Since that event, the geopolitical landscape has grown more hostile. Commitments to gender equity are increasingly questioned, diluted, or quietly abandoned. For many of us working in social justice spaces, this shift has been discouraging and deeply exhausting. There have been moments when the weight of it all felt overwhelming. I will admit that there were times I stepped back from the news simply to breathe.

But leadership demands clarity, even in difficult moments. Fear thrives when people retreat, and justice cannot be built in silence. The rights we advocate for are not special privileges. They are human rights. And human rights are not optional, negotiable, or conditional on political convenience.

This year’s International Women’s Day theme, “Give To Gain,” offers an important reminder at a time when fatigue and uncertainty are tempting many to withdraw. The message is simple but powerful: when societies invest in women and girls, everyone benefits. Progress in gender equality is not a zero-sum game. It is a collective gain for families, communities, economies, and institutions.

Yet, the reality is that too often, the expectation of “giving” has been placed almost entirely on women themselves. Women are expected to give their labour, their resilience, their patience, and their emotional strength while navigating systems that remain structurally unequal. Their resilience is celebrated, but the structures that demand such resilience often remain unsupportive.

This is where the deeper meaning of Give To Gain becomes critical. The responsibility to give must extend beyond individual women. Governments must give stronger protections. Institutions must give equitable opportunities. Communities must give recognition and support. And societies must give space for women’s leadership to flourish.

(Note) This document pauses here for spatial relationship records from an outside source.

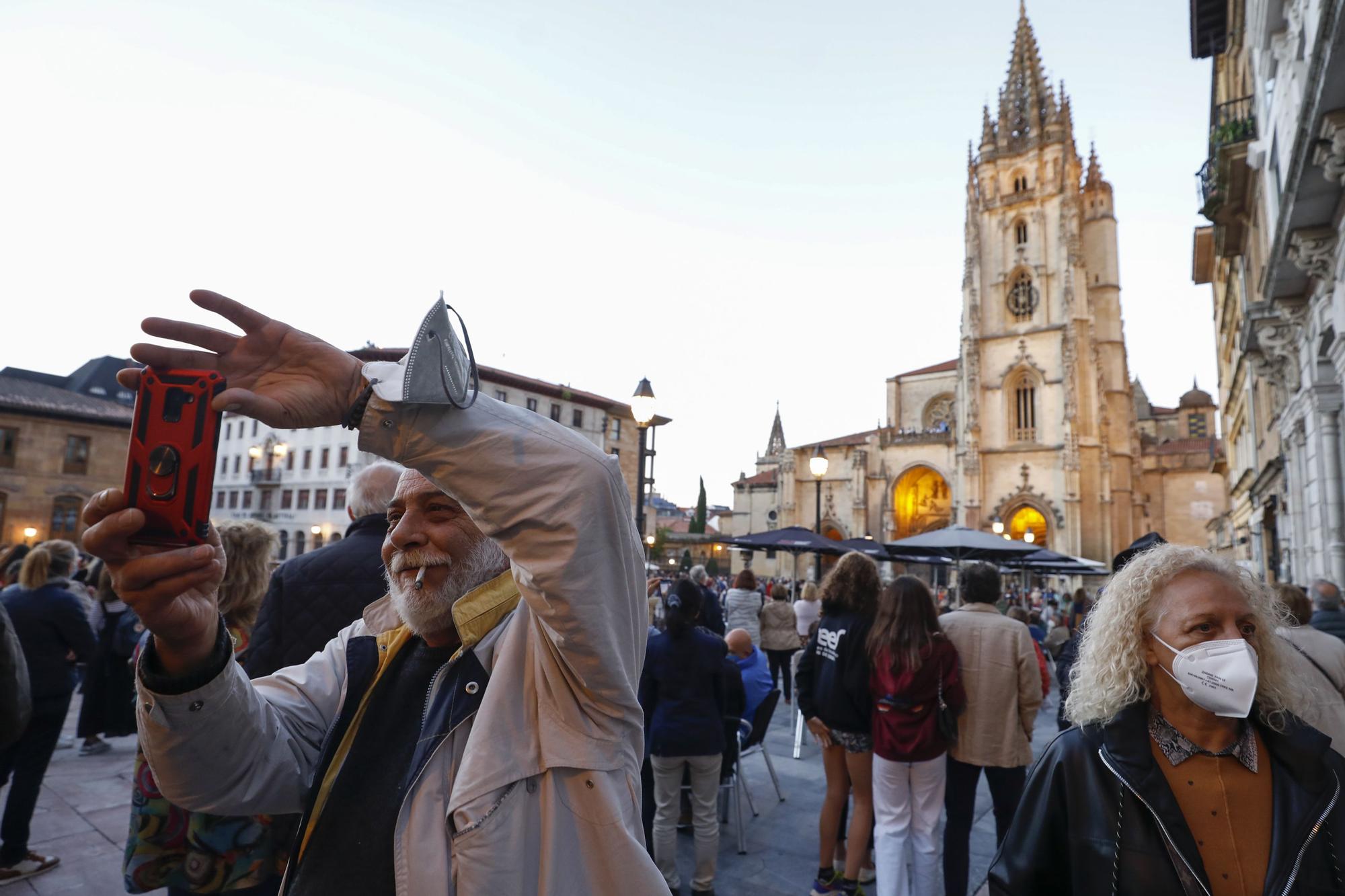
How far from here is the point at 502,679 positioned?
143 centimetres

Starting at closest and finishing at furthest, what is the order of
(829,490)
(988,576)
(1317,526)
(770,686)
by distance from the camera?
(988,576) → (770,686) → (1317,526) → (829,490)

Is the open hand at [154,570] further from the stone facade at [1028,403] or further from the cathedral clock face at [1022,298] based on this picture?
the cathedral clock face at [1022,298]

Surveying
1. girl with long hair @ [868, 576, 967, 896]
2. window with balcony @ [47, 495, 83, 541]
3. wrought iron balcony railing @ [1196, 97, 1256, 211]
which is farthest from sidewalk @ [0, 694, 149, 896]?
window with balcony @ [47, 495, 83, 541]

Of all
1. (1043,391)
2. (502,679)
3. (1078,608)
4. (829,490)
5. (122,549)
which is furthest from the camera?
(829,490)

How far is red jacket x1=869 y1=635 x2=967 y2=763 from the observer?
413cm

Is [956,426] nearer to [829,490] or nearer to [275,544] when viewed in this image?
[829,490]

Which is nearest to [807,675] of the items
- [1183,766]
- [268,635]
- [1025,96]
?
[1183,766]

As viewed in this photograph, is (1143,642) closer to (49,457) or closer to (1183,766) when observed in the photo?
(1183,766)

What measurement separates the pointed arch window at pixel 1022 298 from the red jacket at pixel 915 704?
39710mm

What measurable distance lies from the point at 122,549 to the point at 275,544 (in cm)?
242

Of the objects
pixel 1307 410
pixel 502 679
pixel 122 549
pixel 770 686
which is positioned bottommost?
pixel 770 686

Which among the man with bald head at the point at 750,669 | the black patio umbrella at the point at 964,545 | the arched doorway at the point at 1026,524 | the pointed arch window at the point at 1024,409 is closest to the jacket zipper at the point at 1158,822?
the man with bald head at the point at 750,669

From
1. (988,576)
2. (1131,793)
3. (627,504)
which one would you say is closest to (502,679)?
(627,504)

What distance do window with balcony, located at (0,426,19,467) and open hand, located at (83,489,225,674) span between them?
39.4 metres
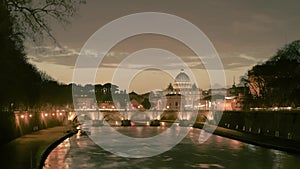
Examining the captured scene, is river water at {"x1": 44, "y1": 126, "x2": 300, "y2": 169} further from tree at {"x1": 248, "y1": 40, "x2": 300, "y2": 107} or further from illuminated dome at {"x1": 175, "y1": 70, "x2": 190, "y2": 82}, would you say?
illuminated dome at {"x1": 175, "y1": 70, "x2": 190, "y2": 82}

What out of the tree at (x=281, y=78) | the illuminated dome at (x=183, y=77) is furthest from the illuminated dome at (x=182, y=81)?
the tree at (x=281, y=78)

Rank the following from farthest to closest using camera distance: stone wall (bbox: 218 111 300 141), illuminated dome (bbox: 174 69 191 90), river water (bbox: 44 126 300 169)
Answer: illuminated dome (bbox: 174 69 191 90), stone wall (bbox: 218 111 300 141), river water (bbox: 44 126 300 169)

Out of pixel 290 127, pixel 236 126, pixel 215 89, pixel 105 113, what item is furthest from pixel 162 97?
pixel 290 127

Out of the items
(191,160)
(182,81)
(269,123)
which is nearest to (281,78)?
(269,123)

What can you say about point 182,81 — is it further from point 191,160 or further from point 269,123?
point 191,160

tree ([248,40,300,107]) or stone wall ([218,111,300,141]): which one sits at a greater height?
tree ([248,40,300,107])

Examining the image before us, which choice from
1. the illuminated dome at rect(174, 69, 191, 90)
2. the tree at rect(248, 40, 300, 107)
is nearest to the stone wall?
the tree at rect(248, 40, 300, 107)

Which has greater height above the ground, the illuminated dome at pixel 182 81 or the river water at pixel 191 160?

When these forms of giving occur, the gains become visible everywhere. Economies grow stronger, educational systems become more inclusive, public health outcomes improve and leadership becomes more representative. Gender equality is not merely a moral aspiration; it is a practical investment in collective progress.

At this point in history, courage matters more than comfort. The courage required now is not the absence of fear, but the decision to keep showing up. It is the courage to keep asking difficult questions, to keep demanding accountability, and to rethink approaches that are no longer working. Most importantly, it is the courage to stand together.

This work is not a solo act. Courage grows in community. It is sustained through shared purpose and collective action. This belief sits at the heart of the work we do at The Blooming Mum, The Winford Centre for Children and Women and the Cambridge Network for Disability and Education Research (CaNDER) where we live by the principle of Give to Gain. When women give their voice, their solidarity, and their support to one another, society gains stronger systems, fairer policies, and more inclusive futures.

This International Women’s Day is not a moment to retreat. It is not a time to soften demands or lower expectations. If anything, it is time to be clearer and firmer. Women’s rights are not negotiable. They do not expire in difficult political climates, and they do not depend on how resilient women prove themselves to be.

Giving voice to women is not charity. Giving women access to leadership is not symbolic. Giving women safety, education, and economic opportunity is not optional. These are investments that strengthen societies as a whole.

To truly embrace the spirit of Give To Gain, we must move beyond symbolic gestures toward meaningful transformation. We must create systems that do not merely celebrate women’s resilience but actively support their advancement.